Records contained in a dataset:
________________________________________
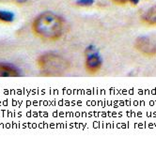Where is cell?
Here are the masks:
<instances>
[{
    "label": "cell",
    "instance_id": "cell-1",
    "mask_svg": "<svg viewBox=\"0 0 156 152\" xmlns=\"http://www.w3.org/2000/svg\"><path fill=\"white\" fill-rule=\"evenodd\" d=\"M64 19L52 12H44L32 22V31L44 41H57L64 34Z\"/></svg>",
    "mask_w": 156,
    "mask_h": 152
},
{
    "label": "cell",
    "instance_id": "cell-2",
    "mask_svg": "<svg viewBox=\"0 0 156 152\" xmlns=\"http://www.w3.org/2000/svg\"><path fill=\"white\" fill-rule=\"evenodd\" d=\"M37 67L40 72L44 76L55 77L62 76L67 73L71 67V62L58 53H43L37 59Z\"/></svg>",
    "mask_w": 156,
    "mask_h": 152
},
{
    "label": "cell",
    "instance_id": "cell-3",
    "mask_svg": "<svg viewBox=\"0 0 156 152\" xmlns=\"http://www.w3.org/2000/svg\"><path fill=\"white\" fill-rule=\"evenodd\" d=\"M135 48L146 57H156V42L149 37L141 36L136 38L135 40Z\"/></svg>",
    "mask_w": 156,
    "mask_h": 152
},
{
    "label": "cell",
    "instance_id": "cell-4",
    "mask_svg": "<svg viewBox=\"0 0 156 152\" xmlns=\"http://www.w3.org/2000/svg\"><path fill=\"white\" fill-rule=\"evenodd\" d=\"M102 58L98 54H88L85 60V69L88 73H97L102 68Z\"/></svg>",
    "mask_w": 156,
    "mask_h": 152
},
{
    "label": "cell",
    "instance_id": "cell-5",
    "mask_svg": "<svg viewBox=\"0 0 156 152\" xmlns=\"http://www.w3.org/2000/svg\"><path fill=\"white\" fill-rule=\"evenodd\" d=\"M20 75V70L14 65L0 62V77H18Z\"/></svg>",
    "mask_w": 156,
    "mask_h": 152
},
{
    "label": "cell",
    "instance_id": "cell-6",
    "mask_svg": "<svg viewBox=\"0 0 156 152\" xmlns=\"http://www.w3.org/2000/svg\"><path fill=\"white\" fill-rule=\"evenodd\" d=\"M142 23L149 26H156V5L150 8L141 16Z\"/></svg>",
    "mask_w": 156,
    "mask_h": 152
},
{
    "label": "cell",
    "instance_id": "cell-7",
    "mask_svg": "<svg viewBox=\"0 0 156 152\" xmlns=\"http://www.w3.org/2000/svg\"><path fill=\"white\" fill-rule=\"evenodd\" d=\"M14 20V14L12 12L0 10V22L1 23H12Z\"/></svg>",
    "mask_w": 156,
    "mask_h": 152
},
{
    "label": "cell",
    "instance_id": "cell-8",
    "mask_svg": "<svg viewBox=\"0 0 156 152\" xmlns=\"http://www.w3.org/2000/svg\"><path fill=\"white\" fill-rule=\"evenodd\" d=\"M111 1H113L114 3L119 5H124L127 3H136L138 0H111Z\"/></svg>",
    "mask_w": 156,
    "mask_h": 152
},
{
    "label": "cell",
    "instance_id": "cell-9",
    "mask_svg": "<svg viewBox=\"0 0 156 152\" xmlns=\"http://www.w3.org/2000/svg\"><path fill=\"white\" fill-rule=\"evenodd\" d=\"M14 1L18 4H25L28 1V0H14Z\"/></svg>",
    "mask_w": 156,
    "mask_h": 152
}]
</instances>
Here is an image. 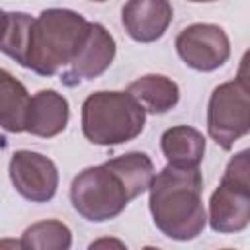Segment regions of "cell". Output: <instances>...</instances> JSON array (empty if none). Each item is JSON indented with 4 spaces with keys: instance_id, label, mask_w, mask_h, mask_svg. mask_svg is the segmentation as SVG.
Here are the masks:
<instances>
[{
    "instance_id": "6da1fadb",
    "label": "cell",
    "mask_w": 250,
    "mask_h": 250,
    "mask_svg": "<svg viewBox=\"0 0 250 250\" xmlns=\"http://www.w3.org/2000/svg\"><path fill=\"white\" fill-rule=\"evenodd\" d=\"M201 191L203 176L199 168L166 164L154 174L148 188V207L156 229L180 242L197 238L207 225Z\"/></svg>"
},
{
    "instance_id": "7a4b0ae2",
    "label": "cell",
    "mask_w": 250,
    "mask_h": 250,
    "mask_svg": "<svg viewBox=\"0 0 250 250\" xmlns=\"http://www.w3.org/2000/svg\"><path fill=\"white\" fill-rule=\"evenodd\" d=\"M88 20L66 8L43 10L31 29L25 68L41 76H53L66 68L88 29Z\"/></svg>"
},
{
    "instance_id": "3957f363",
    "label": "cell",
    "mask_w": 250,
    "mask_h": 250,
    "mask_svg": "<svg viewBox=\"0 0 250 250\" xmlns=\"http://www.w3.org/2000/svg\"><path fill=\"white\" fill-rule=\"evenodd\" d=\"M146 113L127 92H94L82 104V133L94 145L113 146L139 137Z\"/></svg>"
},
{
    "instance_id": "277c9868",
    "label": "cell",
    "mask_w": 250,
    "mask_h": 250,
    "mask_svg": "<svg viewBox=\"0 0 250 250\" xmlns=\"http://www.w3.org/2000/svg\"><path fill=\"white\" fill-rule=\"evenodd\" d=\"M248 55L240 62L238 76L219 84L207 105L209 137L223 148L230 150L238 139L250 131V84H248Z\"/></svg>"
},
{
    "instance_id": "5b68a950",
    "label": "cell",
    "mask_w": 250,
    "mask_h": 250,
    "mask_svg": "<svg viewBox=\"0 0 250 250\" xmlns=\"http://www.w3.org/2000/svg\"><path fill=\"white\" fill-rule=\"evenodd\" d=\"M72 207L86 221L104 223L115 219L133 201L125 182L105 162L84 168L70 184Z\"/></svg>"
},
{
    "instance_id": "8992f818",
    "label": "cell",
    "mask_w": 250,
    "mask_h": 250,
    "mask_svg": "<svg viewBox=\"0 0 250 250\" xmlns=\"http://www.w3.org/2000/svg\"><path fill=\"white\" fill-rule=\"evenodd\" d=\"M250 162L248 150L234 154L225 174L219 182V188L213 191L209 201V225L215 232L230 234L240 232L248 227L250 221Z\"/></svg>"
},
{
    "instance_id": "52a82bcc",
    "label": "cell",
    "mask_w": 250,
    "mask_h": 250,
    "mask_svg": "<svg viewBox=\"0 0 250 250\" xmlns=\"http://www.w3.org/2000/svg\"><path fill=\"white\" fill-rule=\"evenodd\" d=\"M180 59L193 70L211 72L230 57V41L223 27L215 23H191L176 37Z\"/></svg>"
},
{
    "instance_id": "ba28073f",
    "label": "cell",
    "mask_w": 250,
    "mask_h": 250,
    "mask_svg": "<svg viewBox=\"0 0 250 250\" xmlns=\"http://www.w3.org/2000/svg\"><path fill=\"white\" fill-rule=\"evenodd\" d=\"M8 172L16 191L33 203H45L57 193L59 170L45 154L33 150H16L10 158Z\"/></svg>"
},
{
    "instance_id": "9c48e42d",
    "label": "cell",
    "mask_w": 250,
    "mask_h": 250,
    "mask_svg": "<svg viewBox=\"0 0 250 250\" xmlns=\"http://www.w3.org/2000/svg\"><path fill=\"white\" fill-rule=\"evenodd\" d=\"M115 57V39L102 23H88L84 39L76 49L68 70L62 74V82L74 86L82 80H94L104 74Z\"/></svg>"
},
{
    "instance_id": "30bf717a",
    "label": "cell",
    "mask_w": 250,
    "mask_h": 250,
    "mask_svg": "<svg viewBox=\"0 0 250 250\" xmlns=\"http://www.w3.org/2000/svg\"><path fill=\"white\" fill-rule=\"evenodd\" d=\"M174 10L166 0H131L121 10V23L127 35L139 43L160 39L172 23Z\"/></svg>"
},
{
    "instance_id": "8fae6325",
    "label": "cell",
    "mask_w": 250,
    "mask_h": 250,
    "mask_svg": "<svg viewBox=\"0 0 250 250\" xmlns=\"http://www.w3.org/2000/svg\"><path fill=\"white\" fill-rule=\"evenodd\" d=\"M68 123V100L55 90H39L31 96L25 131L35 137H57Z\"/></svg>"
},
{
    "instance_id": "7c38bea8",
    "label": "cell",
    "mask_w": 250,
    "mask_h": 250,
    "mask_svg": "<svg viewBox=\"0 0 250 250\" xmlns=\"http://www.w3.org/2000/svg\"><path fill=\"white\" fill-rule=\"evenodd\" d=\"M160 148L170 166L199 168L205 154V137L189 125H176L162 133Z\"/></svg>"
},
{
    "instance_id": "4fadbf2b",
    "label": "cell",
    "mask_w": 250,
    "mask_h": 250,
    "mask_svg": "<svg viewBox=\"0 0 250 250\" xmlns=\"http://www.w3.org/2000/svg\"><path fill=\"white\" fill-rule=\"evenodd\" d=\"M125 92L135 98V102L145 109V113L154 115L170 111L180 100L178 84L164 74H145L133 80Z\"/></svg>"
},
{
    "instance_id": "5bb4252c",
    "label": "cell",
    "mask_w": 250,
    "mask_h": 250,
    "mask_svg": "<svg viewBox=\"0 0 250 250\" xmlns=\"http://www.w3.org/2000/svg\"><path fill=\"white\" fill-rule=\"evenodd\" d=\"M31 96L25 86L12 76L8 70L0 68V127L10 133L25 131V117Z\"/></svg>"
},
{
    "instance_id": "9a60e30c",
    "label": "cell",
    "mask_w": 250,
    "mask_h": 250,
    "mask_svg": "<svg viewBox=\"0 0 250 250\" xmlns=\"http://www.w3.org/2000/svg\"><path fill=\"white\" fill-rule=\"evenodd\" d=\"M35 18L25 12H6L0 31V51L25 66Z\"/></svg>"
},
{
    "instance_id": "2e32d148",
    "label": "cell",
    "mask_w": 250,
    "mask_h": 250,
    "mask_svg": "<svg viewBox=\"0 0 250 250\" xmlns=\"http://www.w3.org/2000/svg\"><path fill=\"white\" fill-rule=\"evenodd\" d=\"M20 244L23 250H70L72 232L62 221L45 219L29 225L23 230Z\"/></svg>"
},
{
    "instance_id": "e0dca14e",
    "label": "cell",
    "mask_w": 250,
    "mask_h": 250,
    "mask_svg": "<svg viewBox=\"0 0 250 250\" xmlns=\"http://www.w3.org/2000/svg\"><path fill=\"white\" fill-rule=\"evenodd\" d=\"M88 250H129V248H127L125 242L119 240V238L102 236V238H96V240L88 246Z\"/></svg>"
},
{
    "instance_id": "ac0fdd59",
    "label": "cell",
    "mask_w": 250,
    "mask_h": 250,
    "mask_svg": "<svg viewBox=\"0 0 250 250\" xmlns=\"http://www.w3.org/2000/svg\"><path fill=\"white\" fill-rule=\"evenodd\" d=\"M0 250H23L16 238H0Z\"/></svg>"
},
{
    "instance_id": "d6986e66",
    "label": "cell",
    "mask_w": 250,
    "mask_h": 250,
    "mask_svg": "<svg viewBox=\"0 0 250 250\" xmlns=\"http://www.w3.org/2000/svg\"><path fill=\"white\" fill-rule=\"evenodd\" d=\"M4 16H6V12H2V10H0V31H2V23H4Z\"/></svg>"
},
{
    "instance_id": "ffe728a7",
    "label": "cell",
    "mask_w": 250,
    "mask_h": 250,
    "mask_svg": "<svg viewBox=\"0 0 250 250\" xmlns=\"http://www.w3.org/2000/svg\"><path fill=\"white\" fill-rule=\"evenodd\" d=\"M143 250H160V248H156V246H145Z\"/></svg>"
},
{
    "instance_id": "44dd1931",
    "label": "cell",
    "mask_w": 250,
    "mask_h": 250,
    "mask_svg": "<svg viewBox=\"0 0 250 250\" xmlns=\"http://www.w3.org/2000/svg\"><path fill=\"white\" fill-rule=\"evenodd\" d=\"M225 250H230V248H225Z\"/></svg>"
}]
</instances>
________________________________________
§ SET PROBLEM
Can you give the listing again from its start up to and including the line with "19L52 12H44L32 22V31L44", with "instance_id" renamed to "object_id" and nothing else changed? Leave the picture out of your answer.

§ SOLUTION BELOW
Where is cell?
Here are the masks:
<instances>
[{
    "label": "cell",
    "object_id": "cell-1",
    "mask_svg": "<svg viewBox=\"0 0 156 152\" xmlns=\"http://www.w3.org/2000/svg\"><path fill=\"white\" fill-rule=\"evenodd\" d=\"M64 19L52 12H44L32 22V31L44 41H57L64 34Z\"/></svg>",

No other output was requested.